The air burning in his lungs, he collapsed onto the floor in front of the pedestal, but quickly composed himself to see what kind of book it held. However, it held no book at all, rather, it held a peculiar shortsword, the shape of which was chiselled into the stone top of the pedestal, allowing it to be fully recessed into the stone. With some difficulty, Veks dug out the blade, leaving behind the hollow imprint of the weapon.

While holding the sword reverently in his hands, he let out a contented sigh. Such a beautiful work it was: a straight blade like polished silver, reflecting his image perfectly; an S-shaped crossguard; and hand-and-a-half long handle, wrapped in the softest silk he had ever felt, and yet providing a sturdy grip; and finally, the pommel, which was shaped like a serpent with its jaws agape, two glinting jewel fangs in its upper mouth.

The odd buzzing, which the demon’s blood had filled his head with when he touched it, returned to him again as he held the sword. It was followed with a feeling of joy and anticipation, flowing like an ocean wave through his body, wiping away his worries and his pain. Distantly, he heard something like a muted whisper, but before he could concentrate on it, a door burst open below and a man in crimson robes emerged onto the sixth floor below.

Veks leaned over the railing next to the pedestal and tall shelves of books that lined the entire wall on this floor. The newcomer stared right back at him, the strap of the satchel bag in his left hand.

“What do you think you’re doing here!” the man yelled, then he raised a palm towards Veks.

Shifting the blade to his left hand, he grabbed the handle of the railing and made to vault it and leap for the man below, but just as his hand had gripped the wood, a beam of concentrated light shot through his right hand and the railing, continuing through the wall above and leaving behind a hole that shone with the light of the sun outside.

It took Veks a moment to realise that where his index finger and thumb should be, remained nothing but charred flesh now.

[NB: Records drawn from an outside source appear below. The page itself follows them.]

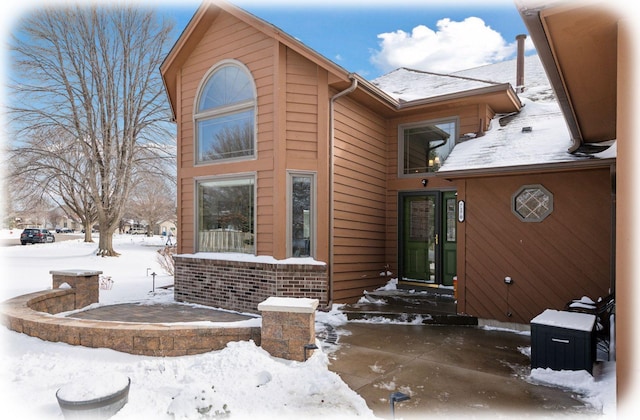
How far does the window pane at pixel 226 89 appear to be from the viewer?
24.5 ft

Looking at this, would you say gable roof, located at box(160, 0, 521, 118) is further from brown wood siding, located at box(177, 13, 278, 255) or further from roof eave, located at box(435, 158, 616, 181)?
roof eave, located at box(435, 158, 616, 181)

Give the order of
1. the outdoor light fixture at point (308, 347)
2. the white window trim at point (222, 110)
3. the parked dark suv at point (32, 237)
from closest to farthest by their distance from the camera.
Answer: the outdoor light fixture at point (308, 347), the white window trim at point (222, 110), the parked dark suv at point (32, 237)

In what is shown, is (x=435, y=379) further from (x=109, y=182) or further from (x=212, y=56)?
(x=109, y=182)

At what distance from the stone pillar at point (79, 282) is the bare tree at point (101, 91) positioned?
42.2 ft

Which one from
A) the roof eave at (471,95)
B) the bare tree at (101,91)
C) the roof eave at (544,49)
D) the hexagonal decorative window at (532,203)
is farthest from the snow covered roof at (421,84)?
the bare tree at (101,91)

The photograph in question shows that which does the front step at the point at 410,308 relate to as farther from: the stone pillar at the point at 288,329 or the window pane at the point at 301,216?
the stone pillar at the point at 288,329

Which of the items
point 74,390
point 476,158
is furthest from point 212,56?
point 74,390

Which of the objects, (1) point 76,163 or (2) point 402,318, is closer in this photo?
(2) point 402,318

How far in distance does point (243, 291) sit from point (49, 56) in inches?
685

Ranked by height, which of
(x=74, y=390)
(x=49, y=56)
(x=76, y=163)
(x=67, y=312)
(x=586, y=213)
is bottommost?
(x=67, y=312)

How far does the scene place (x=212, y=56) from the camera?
8000 mm

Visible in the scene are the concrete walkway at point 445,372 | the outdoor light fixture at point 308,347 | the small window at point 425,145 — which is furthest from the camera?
the small window at point 425,145

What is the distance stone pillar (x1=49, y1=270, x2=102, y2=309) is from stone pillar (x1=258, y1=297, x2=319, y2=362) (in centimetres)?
501

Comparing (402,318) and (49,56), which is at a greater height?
(49,56)
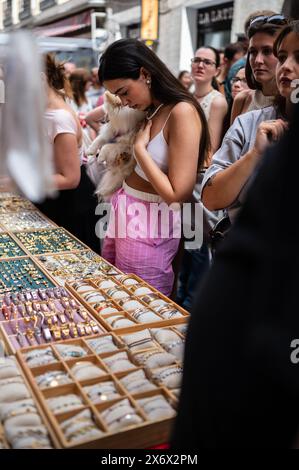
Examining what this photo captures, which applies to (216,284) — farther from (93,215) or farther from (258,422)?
(93,215)

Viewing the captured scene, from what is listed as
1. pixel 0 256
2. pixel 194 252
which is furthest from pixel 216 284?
pixel 194 252

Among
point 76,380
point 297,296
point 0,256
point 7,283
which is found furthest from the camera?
point 0,256

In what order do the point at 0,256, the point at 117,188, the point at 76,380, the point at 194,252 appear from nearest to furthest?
the point at 76,380 < the point at 0,256 < the point at 117,188 < the point at 194,252

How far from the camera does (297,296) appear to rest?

As though he could not feel this disturbing wound, he continued vaulting over the railing, and as he leapt, from the seventh floor to the sixth below, mirror-polished blade held aloft in his left fist, the second light-beam went wide and a third never came.

An awful crunch sounded as Veks landed, blade spearing the forehead of the robed man, but he heeded not the broken toes and fractured shinbone, and instead quickly stole the satchel bag back and made to leave. Before he vaulted out of the window however, he stole the man’s crimson robe too.

One of the Mage Quarter’s high-and-mighty strode over the vast bridge leading to Westgate, and the guards dutifully cleared the way for the man to pass, his blood-red hood dipping curtly in thanks.

Before the robed figure had made it halfway across though, one of the guards called out to him.

“You’re bleeding, sir! Sir!” He had spotted the trail of blood left in the passing of the shuffling Magister.

Then he turned to his fellow and they came to a quick decision, but, before they could give chase, a runaway oxen rampaged towards them and all chaos broke loose.

When order was restored, no trace remained of the red-robed Magister, save for a few drops of blood on the cobblestones.